_Given data_
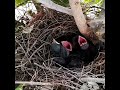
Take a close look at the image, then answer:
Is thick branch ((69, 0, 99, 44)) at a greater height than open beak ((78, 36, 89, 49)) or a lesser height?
greater

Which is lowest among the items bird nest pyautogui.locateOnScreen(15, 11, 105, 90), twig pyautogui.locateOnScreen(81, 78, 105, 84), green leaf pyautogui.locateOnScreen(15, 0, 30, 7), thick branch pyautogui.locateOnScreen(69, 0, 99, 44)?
twig pyautogui.locateOnScreen(81, 78, 105, 84)

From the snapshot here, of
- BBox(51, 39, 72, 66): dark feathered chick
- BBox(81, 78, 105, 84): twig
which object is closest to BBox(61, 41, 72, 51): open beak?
BBox(51, 39, 72, 66): dark feathered chick

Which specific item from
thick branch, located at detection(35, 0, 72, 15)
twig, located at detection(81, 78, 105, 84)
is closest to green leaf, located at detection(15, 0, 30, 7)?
thick branch, located at detection(35, 0, 72, 15)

_Your goal_
Could you write out the material above again with each "open beak" swapped for "gaping beak", keeping everything else unchanged and leaving out the pictures?

_Output_
Take a close look at the image, then answer:
Is thick branch ((69, 0, 99, 44)) at a greater height than gaping beak ((78, 36, 89, 49)) or a lesser height?
greater

Which is lowest among the items bird nest pyautogui.locateOnScreen(15, 11, 105, 90), twig pyautogui.locateOnScreen(81, 78, 105, 84), green leaf pyautogui.locateOnScreen(15, 0, 30, 7), thick branch pyautogui.locateOnScreen(69, 0, 99, 44)?
twig pyautogui.locateOnScreen(81, 78, 105, 84)

From the snapshot here, of
- BBox(51, 39, 72, 66): dark feathered chick
- BBox(81, 78, 105, 84): twig
which object is closest to BBox(61, 41, 72, 51): gaping beak?
BBox(51, 39, 72, 66): dark feathered chick

Which specific item from
thick branch, located at detection(35, 0, 72, 15)
twig, located at detection(81, 78, 105, 84)
is closest to green leaf, located at detection(15, 0, 30, 7)?
thick branch, located at detection(35, 0, 72, 15)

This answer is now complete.